Cucurbits are different. A squash or cucumber first true leaf is round to begin with and only develops its species-specific lobing after the second or third true leaf. The diagnostic moment in cucurbits comes later.

Brassicas, in Bell's view, are the most informative family at the first-true-leaf stage. The leaf shape, colour, bloom, and margin are all set. A grower who knows their line can spot an off-type within ten days of sowing.

Alliums are another matter altogether. Onions and leeks emerge as a single grass-like blade, which is the first true leaf, the cotyledon having stayed underground. Diagnostic information from an allium seedling is almost zero until the third or fourth leaf.

Bell keeps a small notebook beside the propagator. Each tray gets a half-page entry: variety, sowing date, germination percentage at seven days, first-true-leaf inspection date, discards and reasons. The notebook now has eleven years of entries.

She has learned, from the notebook, that her Evesham Brussels sprout line drifts toward smoother leaf margins at a rate of about two percent per year unless she selects against it at the seedling stage. Two percent per year is not noticeable in a single season. Over a decade it is a different vegetable.

Discarding at the seedling stage is sometimes called rogueing, an old word for the practice. Commercial seed houses do it on a larger scale. The home seed saver who skips it will lose their line within a decade.

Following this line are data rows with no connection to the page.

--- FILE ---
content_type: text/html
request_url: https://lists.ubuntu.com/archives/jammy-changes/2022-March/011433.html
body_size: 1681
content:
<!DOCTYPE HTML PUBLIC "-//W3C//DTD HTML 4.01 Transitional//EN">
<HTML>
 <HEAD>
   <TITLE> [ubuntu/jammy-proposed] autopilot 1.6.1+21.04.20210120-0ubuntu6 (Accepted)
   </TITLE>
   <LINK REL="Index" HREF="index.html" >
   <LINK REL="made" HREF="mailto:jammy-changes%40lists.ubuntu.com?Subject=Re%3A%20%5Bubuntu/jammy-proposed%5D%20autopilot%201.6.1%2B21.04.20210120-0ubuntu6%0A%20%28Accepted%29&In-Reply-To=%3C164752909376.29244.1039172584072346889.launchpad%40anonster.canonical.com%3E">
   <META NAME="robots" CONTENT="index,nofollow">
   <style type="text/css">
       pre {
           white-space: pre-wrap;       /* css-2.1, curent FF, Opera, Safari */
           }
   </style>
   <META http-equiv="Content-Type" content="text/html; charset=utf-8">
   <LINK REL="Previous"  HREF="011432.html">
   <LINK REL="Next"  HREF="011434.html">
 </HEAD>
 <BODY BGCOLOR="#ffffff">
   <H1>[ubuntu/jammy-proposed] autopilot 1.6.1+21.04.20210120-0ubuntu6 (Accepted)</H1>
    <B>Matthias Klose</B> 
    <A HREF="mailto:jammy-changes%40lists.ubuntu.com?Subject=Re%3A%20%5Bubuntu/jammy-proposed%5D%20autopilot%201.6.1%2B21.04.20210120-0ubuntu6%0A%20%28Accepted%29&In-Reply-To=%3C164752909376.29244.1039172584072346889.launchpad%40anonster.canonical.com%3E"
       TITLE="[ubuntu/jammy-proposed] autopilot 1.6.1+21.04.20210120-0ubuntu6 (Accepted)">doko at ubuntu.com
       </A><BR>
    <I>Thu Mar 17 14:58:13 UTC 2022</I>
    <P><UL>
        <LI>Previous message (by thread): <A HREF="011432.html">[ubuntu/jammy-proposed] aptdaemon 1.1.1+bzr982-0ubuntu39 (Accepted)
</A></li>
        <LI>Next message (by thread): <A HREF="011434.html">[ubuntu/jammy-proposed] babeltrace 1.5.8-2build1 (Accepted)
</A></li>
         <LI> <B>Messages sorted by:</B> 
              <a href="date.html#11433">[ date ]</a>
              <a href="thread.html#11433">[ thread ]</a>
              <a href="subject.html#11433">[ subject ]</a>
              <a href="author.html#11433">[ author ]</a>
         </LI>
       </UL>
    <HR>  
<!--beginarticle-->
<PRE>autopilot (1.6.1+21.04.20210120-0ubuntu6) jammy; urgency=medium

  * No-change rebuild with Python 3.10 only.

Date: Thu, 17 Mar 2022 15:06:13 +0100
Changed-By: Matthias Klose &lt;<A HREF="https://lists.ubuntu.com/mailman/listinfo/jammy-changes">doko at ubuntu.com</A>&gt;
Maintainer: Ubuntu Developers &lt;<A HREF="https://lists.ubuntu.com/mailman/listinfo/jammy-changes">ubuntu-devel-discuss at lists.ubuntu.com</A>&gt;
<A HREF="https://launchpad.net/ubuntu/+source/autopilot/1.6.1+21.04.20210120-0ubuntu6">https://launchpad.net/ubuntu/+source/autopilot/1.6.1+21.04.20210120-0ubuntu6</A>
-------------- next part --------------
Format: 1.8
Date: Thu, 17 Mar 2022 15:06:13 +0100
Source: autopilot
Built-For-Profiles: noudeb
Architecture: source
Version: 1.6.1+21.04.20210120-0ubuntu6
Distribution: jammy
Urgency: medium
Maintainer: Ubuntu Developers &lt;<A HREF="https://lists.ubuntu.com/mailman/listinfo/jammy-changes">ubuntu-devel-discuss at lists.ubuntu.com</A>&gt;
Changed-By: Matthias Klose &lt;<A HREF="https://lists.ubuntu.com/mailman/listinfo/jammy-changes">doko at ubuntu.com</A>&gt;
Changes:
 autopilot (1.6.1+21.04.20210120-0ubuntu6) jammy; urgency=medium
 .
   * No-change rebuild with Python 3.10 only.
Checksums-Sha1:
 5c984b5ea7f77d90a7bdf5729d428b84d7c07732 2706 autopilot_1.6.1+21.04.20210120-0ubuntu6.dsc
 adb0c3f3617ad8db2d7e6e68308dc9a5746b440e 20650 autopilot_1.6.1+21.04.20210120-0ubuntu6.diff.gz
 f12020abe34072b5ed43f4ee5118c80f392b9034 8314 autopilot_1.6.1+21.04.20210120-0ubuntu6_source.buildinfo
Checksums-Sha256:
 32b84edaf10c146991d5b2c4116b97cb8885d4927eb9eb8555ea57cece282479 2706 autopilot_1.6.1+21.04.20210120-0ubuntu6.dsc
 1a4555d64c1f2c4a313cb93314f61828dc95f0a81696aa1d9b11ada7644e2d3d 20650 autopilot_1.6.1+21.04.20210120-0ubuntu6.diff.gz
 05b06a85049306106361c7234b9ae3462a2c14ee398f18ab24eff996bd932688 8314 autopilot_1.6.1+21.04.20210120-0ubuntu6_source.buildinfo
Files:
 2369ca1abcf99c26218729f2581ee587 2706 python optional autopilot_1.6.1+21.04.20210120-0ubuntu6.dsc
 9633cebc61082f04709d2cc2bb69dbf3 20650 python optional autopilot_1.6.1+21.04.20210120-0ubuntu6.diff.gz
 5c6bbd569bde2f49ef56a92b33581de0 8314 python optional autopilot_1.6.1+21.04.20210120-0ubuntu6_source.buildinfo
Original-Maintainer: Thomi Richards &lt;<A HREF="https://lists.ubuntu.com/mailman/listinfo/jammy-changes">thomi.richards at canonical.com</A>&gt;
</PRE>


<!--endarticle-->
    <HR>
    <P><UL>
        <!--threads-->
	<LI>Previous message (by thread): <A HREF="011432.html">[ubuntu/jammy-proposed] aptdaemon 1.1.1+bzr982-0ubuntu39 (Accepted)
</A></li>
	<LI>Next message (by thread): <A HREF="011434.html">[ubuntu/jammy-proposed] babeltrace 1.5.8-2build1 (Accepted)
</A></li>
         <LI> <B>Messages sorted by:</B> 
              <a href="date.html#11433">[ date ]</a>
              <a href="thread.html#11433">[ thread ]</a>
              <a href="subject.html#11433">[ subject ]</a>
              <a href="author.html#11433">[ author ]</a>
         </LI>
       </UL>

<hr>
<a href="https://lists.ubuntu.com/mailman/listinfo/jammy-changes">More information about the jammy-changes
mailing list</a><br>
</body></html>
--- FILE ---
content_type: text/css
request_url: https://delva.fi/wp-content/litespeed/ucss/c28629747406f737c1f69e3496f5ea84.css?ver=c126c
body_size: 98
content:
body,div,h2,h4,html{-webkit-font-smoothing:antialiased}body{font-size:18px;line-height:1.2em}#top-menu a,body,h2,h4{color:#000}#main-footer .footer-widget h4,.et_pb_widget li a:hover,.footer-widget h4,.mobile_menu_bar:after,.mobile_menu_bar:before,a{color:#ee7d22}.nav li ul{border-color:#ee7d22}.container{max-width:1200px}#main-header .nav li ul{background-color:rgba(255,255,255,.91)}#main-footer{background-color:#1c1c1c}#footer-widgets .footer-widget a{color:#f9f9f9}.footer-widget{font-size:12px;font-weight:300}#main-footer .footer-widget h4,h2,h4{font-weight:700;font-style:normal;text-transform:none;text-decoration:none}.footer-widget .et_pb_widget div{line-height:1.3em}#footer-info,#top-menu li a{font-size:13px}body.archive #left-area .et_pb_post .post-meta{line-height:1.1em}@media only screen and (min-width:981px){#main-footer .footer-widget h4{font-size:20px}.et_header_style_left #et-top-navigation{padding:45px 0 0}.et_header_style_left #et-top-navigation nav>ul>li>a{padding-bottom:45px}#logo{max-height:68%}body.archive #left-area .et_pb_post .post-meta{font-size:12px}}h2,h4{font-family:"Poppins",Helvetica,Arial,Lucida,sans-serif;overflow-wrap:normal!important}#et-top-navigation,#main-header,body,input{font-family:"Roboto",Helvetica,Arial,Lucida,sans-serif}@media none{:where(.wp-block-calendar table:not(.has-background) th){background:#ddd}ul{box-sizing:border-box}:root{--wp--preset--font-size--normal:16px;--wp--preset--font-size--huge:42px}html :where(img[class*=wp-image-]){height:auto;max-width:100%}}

Not every imperfect seedling should be pulled. A first true leaf that is small but otherwise correctly shaped usually indicates slow but normal development. Cold roots, recent transplant shock, low light. Those plants catch up.

A first true leaf that is correctly shaped but pale almost always indicates a problem at the seed end. The seed parent may have been deficient in nitrogen at fruit set, or the seed may have been stored too long. Those plants sometimes catch up, but they remain weaker, and Bell pulls them if she has spares.

The cotyledons themselves are worth a second look at this stage. A cotyledon that has yellowed at the tip by the time the first true leaf emerges is normal. A cotyledon that has shrivelled entirely while the true leaf is still small is a sign of poor early root development, often from overwatering.

Bell waters from below at this stage, by setting the trays in a shallow tray of water for ten minutes once every three days. Top-watering at the first-true-leaf stage knocks seedlings flat and packs the surface of the medium, which the small plants cannot push through.

She uses a peat-reduced sowing compost mixed one-to-one with sieved leaf mold from her own pile. The leaf mold provides slow nitrogen for the first three weeks, which is roughly the period between first true leaf and the first pot-up.

By April 8 the surviving sixty Brussels sprouts had four true leaves each and were ready for individual three-inch pots. She lost two more in potting up, both showing root coil from being left a week longer than ideal in the cell tray. Fifty-eight made it to the garden in mid-May.

The garden bed at the back of her plot is fifteen feet by four. It will hold thirty-six Brussels sprouts at standard spacing. The remaining twenty-two will go to a neighbour in Topsham who lost his own seedlings to a late slug raid, and to the school garden in Newton Abbot where Bell volunteers on Tuesdays. The discarded twelve, in late March, became compost. Which, in time, will grow other seedlings.